Make sure you are prepared for a Triple Zero (000) emergency

  • Make sure you, your family, and overseas guests know the Triple Zero (000) number.
  • Sit down with your family and teach children how and when to use the Triple Zero (000) number.
  • Record the Triple Zero (000) number beside the telephone at home and work.
  • Lock the keypad of mobile phones to ensure accidental calls to Triple Zero (000) don't occur.
  • Callers with hearing impairments can call the one zero six (106) text-based emergency call service using a textphone.

Emergency + Smartphone App

The NSW Police Force, as part of Australia's Triple Zero Awareness Working Group, has assisted to develop the smartphone app Emergency+ for iOS and Android devices.

With 65% of calls to Triple Zero (000) made from mobile phones, often callers cannot provide emergency operators with their exact location.
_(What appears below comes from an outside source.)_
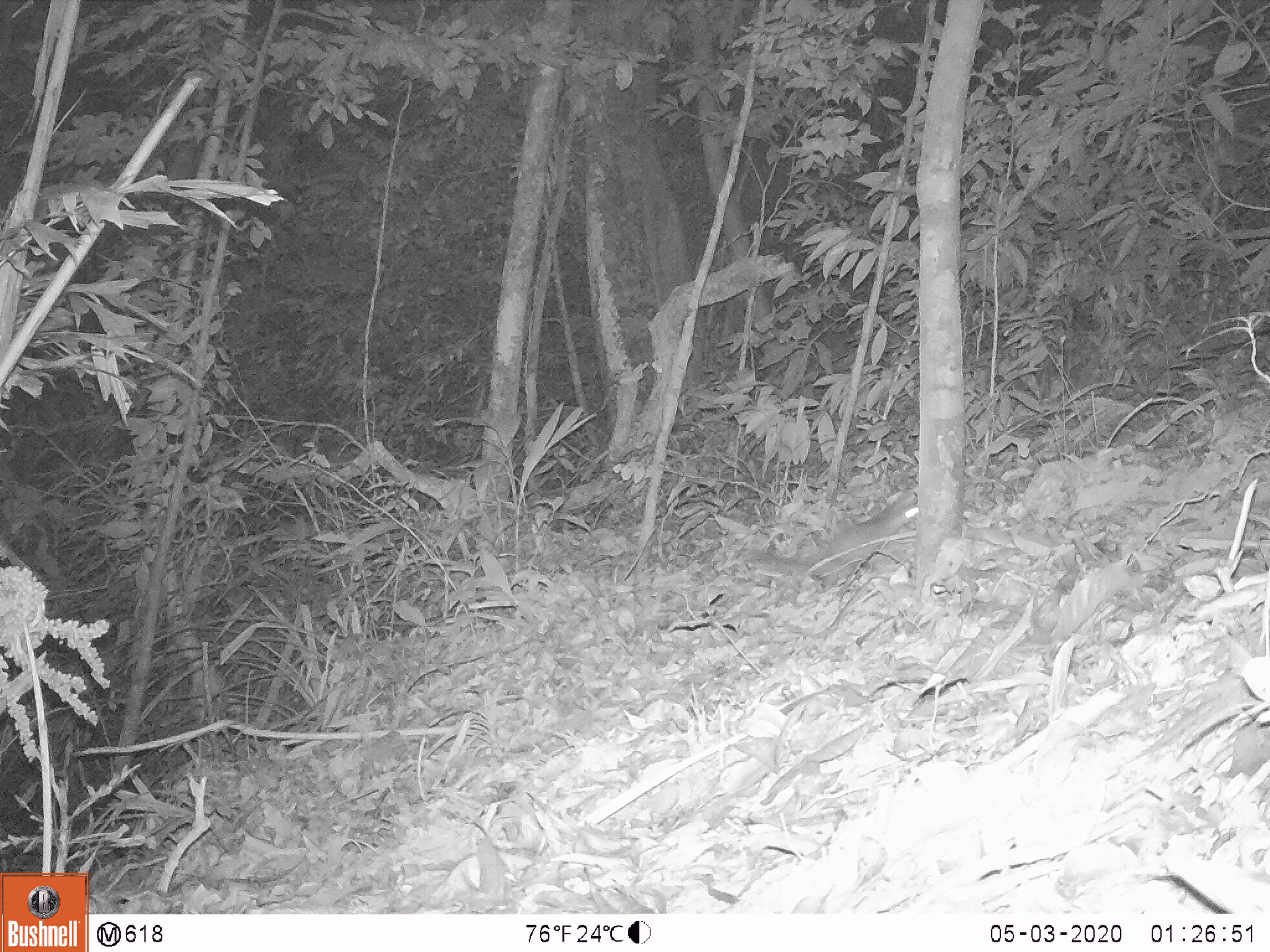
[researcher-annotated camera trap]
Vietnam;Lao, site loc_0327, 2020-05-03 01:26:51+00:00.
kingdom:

The Emergency+ app overcomes this problem by using the caller's smartphone's GPS functionality to provide latitude and longitude/GPS coordinates.


National Security Hotline

Do you have information which you think could make a difference to keeping the community safe? Have you seen heard something suspicious that just doesn't seem right?

You can provide information in confidence by telephone, e-mail or post to help us address national security threats. The information you provide could be an important piece of the puzzle to prevent a terrorist attack.

Contacting the National Security Hotline

  • To report suspicious behaviour, contact the National Security Hotline on 1800 1234 00. You can report information anonymously.
  • If you are calling from overseas, you can call the Hotline on (+61) 1300 1234 01.
  • If you do not speak English well, call the Translating and Interpreting Service on 13 14 50 and ask them to contact the National Security Service and interpret for you. For teletypewriter users the number is 1800 234 889.

You can also contact the National Security Hotline in the following ways:

  • Email: hotline@nationalsecurity.gov.au
  • MMS: 0429 771 822
  • Mail: National Security Hotline

Attorney-General's Department
3-5 National Circuit
BARTON ACT 2600

For more information visit the National Security website


Crime Stoppers - 1800 333 000

You can report information about crime anonymously to Crime Stoppers by:

  • calling 1800 333 000

Crime Stoppers is a community based program which encourages the public to share information about:

  • People wanted by police
  • Unsolved crimes and future crime being planned
  • People you know who have committed criminal offences where they have not been arrested
  • Suspicious or unusual activity.



Police Assistance Line (131 444)

The Police Assistance Line (131 444) operates 24hrs a day, 7 days a week.

If you are a victim of a crime, other than life threatening or time critical emergency situations, you should contact the Police Assistance Line.

Phoning 131 444 allows you to report crime over the phone. Once your report is completed by a customer service representative, your information is immediately available to your local police.

If the crime you wish to report can not be taken over the phone, due to its serious nature, the operator will assist you by advising where you can go to make the report, or by arranging for police to come and see you.

Types of crime you can report include:

  • break and enter
  • fail to pay for fuel (service stations only)
  • motor vehicle/vessel theft
  • stealing
  • malicious damage, including graffiti
  • minor traffic crashes*
  • lost property
  • taxi fare evasion

When a police response is required, the Police Assistance Line will arrange for police officers to attend.

They can also assist you with general police inquiries.

By phoning Police Assistance Line, rather than your local police station, you are freeing up police officers who could otherwise be on the street actively preventing and investigating crime in your community.